(Instruksi Kerja A):
Kutip bagian teks tentang kekarantinaan kesehatan mulai dari bagian yang memuat "Lockdown atau Kekarantinaan" dan berhenti setelah "kedaruratan kesehatan masyarakat.".
(Instruksi Kerja B):
Berdasarkan teks tentang kekarantinaan kesehatan, mengapa lockdown tidak dapat dilaksanakan sembarangan? Jawab dalam satu sampai tiga kalimat.

(Teks yang Diberikan):
Lockdown atau Kekarantinaan Kesehatan tidak dapat sembarang dilaksanakan. Berdasarkan Pasal 1 Angka 1 Undang-Undang No. 6 Tahun 2018 tentang Kekarantinaan Kesehatan, Kekarantinaan Kesehatan dilakukan sebagai upaya mencegah timbulnya kedaruratan kesehatan masyarakat.

Kedaruratan Kesehatan Masyarakat sendiri adalah:
Kejadian kesehatan masyarakat yang bersifat luar biasa dengan ditandai penyebaran penyakit menular dan/atau kejadian yang disebabkan oleh radiasi nuklir, pencemaran biologi, kontaminasi kimia, bioterorisme, dan pangan yang menimbulkan bahaya kesehatan dan berpotensi menyebar lintas wilayah atau lintas negara (Pasal 1 Angka 2 UU 6/2018).

Kedaruratan Kesehatan Masyarakat ditetapkan dan dicabut oleh Pemerintah Pusat (Pasal 10 ayat (1) UU 6/2018). Hal ini termasuk penetapan Pintu Masuk dan/atau wilayah di dalam negeri yang terjangkit kedaruratan kesehatan masyarakat (Pasal 10 ayat (2) UU 6/2018). Pintu Masuk yang dimaksud berarti Pelabuhan, Bandar Udara, maupun Pos Lintas Batas Darat Negara. Namun sebelum itu, Pemerintah Pusat harus terlebih dahulu menetapkan jenis penyakit dan faktor risiko yang dapat menimbulkan Kedaruratan Kesehatan Masyarakat itu (Pasal 10 ayat (3) UU 6/2018).

Entri data yang dikumpulkan:

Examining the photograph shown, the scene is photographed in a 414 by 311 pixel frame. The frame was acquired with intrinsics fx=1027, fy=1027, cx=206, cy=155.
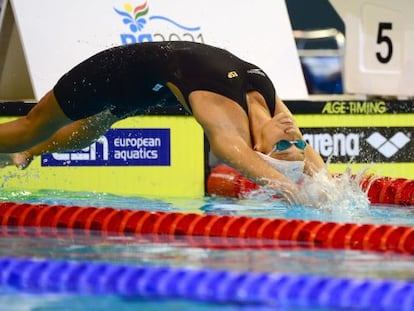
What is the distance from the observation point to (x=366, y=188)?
596 cm

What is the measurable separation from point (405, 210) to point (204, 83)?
1436mm

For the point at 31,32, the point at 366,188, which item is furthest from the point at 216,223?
the point at 31,32

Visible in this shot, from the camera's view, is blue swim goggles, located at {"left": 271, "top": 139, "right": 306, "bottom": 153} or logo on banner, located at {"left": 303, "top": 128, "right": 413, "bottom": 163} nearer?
blue swim goggles, located at {"left": 271, "top": 139, "right": 306, "bottom": 153}

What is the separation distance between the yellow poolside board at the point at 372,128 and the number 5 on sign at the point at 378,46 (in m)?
0.51

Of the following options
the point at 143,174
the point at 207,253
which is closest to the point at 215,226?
the point at 207,253

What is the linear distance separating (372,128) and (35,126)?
268cm

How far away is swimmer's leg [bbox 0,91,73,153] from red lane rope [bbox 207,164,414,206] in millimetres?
1443

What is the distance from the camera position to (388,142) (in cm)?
690

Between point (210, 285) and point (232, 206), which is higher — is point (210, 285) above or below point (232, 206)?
above

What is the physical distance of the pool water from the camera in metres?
2.81

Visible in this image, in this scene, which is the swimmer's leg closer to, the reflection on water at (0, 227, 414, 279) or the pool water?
the pool water

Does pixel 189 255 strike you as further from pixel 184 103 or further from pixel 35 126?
pixel 35 126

(Jawaban Akhir A):
Lockdown atau Kekarantinaan Kesehatan tidak dapat sembarang dilaksanakan. Berdasarkan Pasal 1 Angka 1 Undang-Undang No. 6 Tahun 2018 tentang Kekarantinaan Kesehatan, Kekarantinaan Kesehatan dilakukan sebagai upaya mencegah timbulnya kedaruratan kesehatan masyarakat.

(Jawaban Akhir B):
Lockdown tidak dapat dilaksanakan sembarangan karena Kekarantinaan Kesehatan dilakukan sebagai upaya mencegah timbulnya kedaruratan kesehatan masyarakat. Ketentuan ini berdasarkan Pasal 1 Angka 1 Undang-Undang No. 6 Tahun 2018 tentang Kekarantinaan Kesehatan.